- _What this task involves_: Show every line of the material below that contains the string "shown". Case counts.

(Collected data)
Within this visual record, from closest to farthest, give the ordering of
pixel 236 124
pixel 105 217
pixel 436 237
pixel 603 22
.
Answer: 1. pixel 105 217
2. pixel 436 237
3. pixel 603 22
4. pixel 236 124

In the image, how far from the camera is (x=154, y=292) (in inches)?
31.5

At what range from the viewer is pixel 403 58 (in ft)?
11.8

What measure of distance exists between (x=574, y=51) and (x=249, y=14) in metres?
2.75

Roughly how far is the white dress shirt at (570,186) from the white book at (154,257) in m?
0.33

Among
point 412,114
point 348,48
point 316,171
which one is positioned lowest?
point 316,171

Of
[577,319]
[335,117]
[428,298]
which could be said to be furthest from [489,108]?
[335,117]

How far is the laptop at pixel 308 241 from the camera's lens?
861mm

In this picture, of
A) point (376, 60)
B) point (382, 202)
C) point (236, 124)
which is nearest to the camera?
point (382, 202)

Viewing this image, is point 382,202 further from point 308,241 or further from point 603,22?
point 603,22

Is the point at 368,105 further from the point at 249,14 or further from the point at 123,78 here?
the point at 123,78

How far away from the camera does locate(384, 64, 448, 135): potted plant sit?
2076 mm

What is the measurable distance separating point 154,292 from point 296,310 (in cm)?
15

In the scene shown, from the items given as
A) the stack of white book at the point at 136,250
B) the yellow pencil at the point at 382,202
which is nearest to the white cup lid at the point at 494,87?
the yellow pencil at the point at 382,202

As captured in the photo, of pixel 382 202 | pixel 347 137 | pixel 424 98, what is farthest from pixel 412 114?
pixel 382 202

---

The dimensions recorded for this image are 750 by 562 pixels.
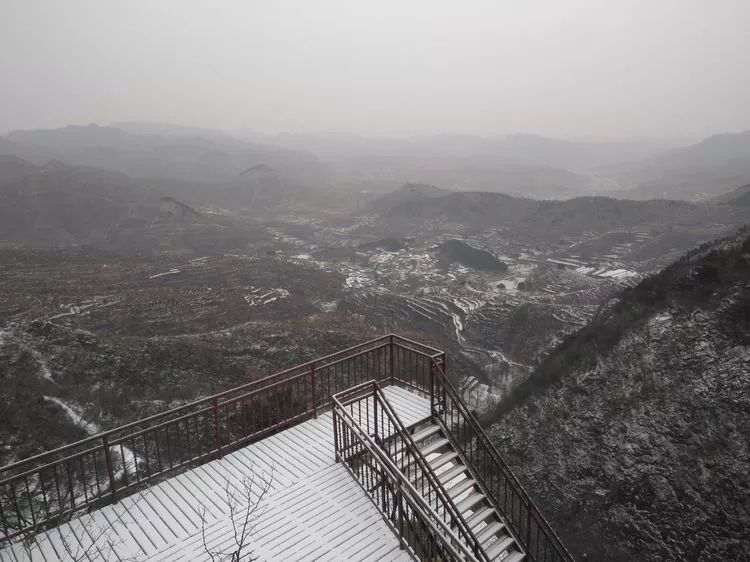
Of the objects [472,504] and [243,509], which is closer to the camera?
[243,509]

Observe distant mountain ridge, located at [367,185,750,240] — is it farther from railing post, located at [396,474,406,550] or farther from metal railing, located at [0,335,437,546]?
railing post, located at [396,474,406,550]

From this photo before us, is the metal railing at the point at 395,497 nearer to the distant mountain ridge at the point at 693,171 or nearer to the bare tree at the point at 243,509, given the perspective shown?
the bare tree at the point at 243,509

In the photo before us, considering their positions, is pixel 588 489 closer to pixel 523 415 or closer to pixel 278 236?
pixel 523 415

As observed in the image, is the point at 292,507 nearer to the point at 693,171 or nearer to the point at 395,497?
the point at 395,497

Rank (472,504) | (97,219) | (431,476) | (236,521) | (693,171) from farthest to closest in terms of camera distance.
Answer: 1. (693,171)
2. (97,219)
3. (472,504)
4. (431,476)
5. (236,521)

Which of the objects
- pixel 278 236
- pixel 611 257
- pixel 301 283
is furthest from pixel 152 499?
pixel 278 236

- _Expected answer_:
In the scene shown, from the items given as
From this photo before us, is the metal railing at the point at 395,497 nearer to the distant mountain ridge at the point at 693,171 or nearer to the bare tree at the point at 243,509, given the perspective shown?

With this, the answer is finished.